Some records
══════

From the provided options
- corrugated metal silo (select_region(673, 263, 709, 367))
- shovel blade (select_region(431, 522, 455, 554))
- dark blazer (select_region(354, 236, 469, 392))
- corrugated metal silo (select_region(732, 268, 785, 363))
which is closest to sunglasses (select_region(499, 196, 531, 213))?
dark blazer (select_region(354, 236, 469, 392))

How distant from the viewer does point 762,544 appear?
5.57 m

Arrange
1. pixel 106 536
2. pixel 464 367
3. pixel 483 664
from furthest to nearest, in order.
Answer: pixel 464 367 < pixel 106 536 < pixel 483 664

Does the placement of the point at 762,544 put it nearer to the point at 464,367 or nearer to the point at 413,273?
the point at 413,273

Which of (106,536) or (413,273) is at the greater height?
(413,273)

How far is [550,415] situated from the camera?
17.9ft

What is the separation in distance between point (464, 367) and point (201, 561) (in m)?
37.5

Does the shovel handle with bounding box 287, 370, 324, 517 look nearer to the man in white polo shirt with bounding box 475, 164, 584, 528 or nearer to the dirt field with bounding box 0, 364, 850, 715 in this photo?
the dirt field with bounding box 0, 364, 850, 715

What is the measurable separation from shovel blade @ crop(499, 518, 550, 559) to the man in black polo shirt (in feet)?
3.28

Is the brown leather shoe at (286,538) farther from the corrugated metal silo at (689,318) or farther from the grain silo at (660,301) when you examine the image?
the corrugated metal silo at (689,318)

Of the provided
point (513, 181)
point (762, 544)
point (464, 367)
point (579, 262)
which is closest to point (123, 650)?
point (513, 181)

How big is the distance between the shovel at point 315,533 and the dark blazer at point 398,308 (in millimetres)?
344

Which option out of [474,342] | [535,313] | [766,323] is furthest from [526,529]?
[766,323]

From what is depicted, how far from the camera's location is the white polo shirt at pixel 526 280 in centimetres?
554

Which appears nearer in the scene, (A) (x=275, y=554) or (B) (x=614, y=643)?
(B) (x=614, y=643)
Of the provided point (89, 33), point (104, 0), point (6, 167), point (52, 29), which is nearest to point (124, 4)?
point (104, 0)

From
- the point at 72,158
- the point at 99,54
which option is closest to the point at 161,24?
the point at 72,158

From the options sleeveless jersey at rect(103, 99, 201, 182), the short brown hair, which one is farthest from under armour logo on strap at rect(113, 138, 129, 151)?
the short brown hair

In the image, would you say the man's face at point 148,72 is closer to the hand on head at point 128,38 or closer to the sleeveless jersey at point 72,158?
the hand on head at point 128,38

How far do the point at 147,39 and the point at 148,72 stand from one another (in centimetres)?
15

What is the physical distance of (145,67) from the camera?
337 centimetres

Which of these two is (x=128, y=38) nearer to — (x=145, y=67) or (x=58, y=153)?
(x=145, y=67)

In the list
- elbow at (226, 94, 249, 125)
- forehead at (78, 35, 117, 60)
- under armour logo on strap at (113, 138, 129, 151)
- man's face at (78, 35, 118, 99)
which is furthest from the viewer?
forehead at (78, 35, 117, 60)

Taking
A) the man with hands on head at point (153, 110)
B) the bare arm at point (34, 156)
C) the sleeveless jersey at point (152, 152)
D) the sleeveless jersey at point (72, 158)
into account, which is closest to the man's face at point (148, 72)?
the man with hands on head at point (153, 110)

══════

### The request:
Give the lines from the first one through the line with "- corrugated metal silo (select_region(732, 268, 785, 363))" as a Markdown table with the columns Row and Line. Leave out any blank lines.

### Answer to this task:
| Row | Line |
|---|---|
| 1 | From the provided options |
| 2 | - corrugated metal silo (select_region(673, 263, 709, 367)) |
| 3 | - shovel blade (select_region(431, 522, 455, 554)) |
| 4 | - dark blazer (select_region(354, 236, 469, 392)) |
| 5 | - corrugated metal silo (select_region(732, 268, 785, 363)) |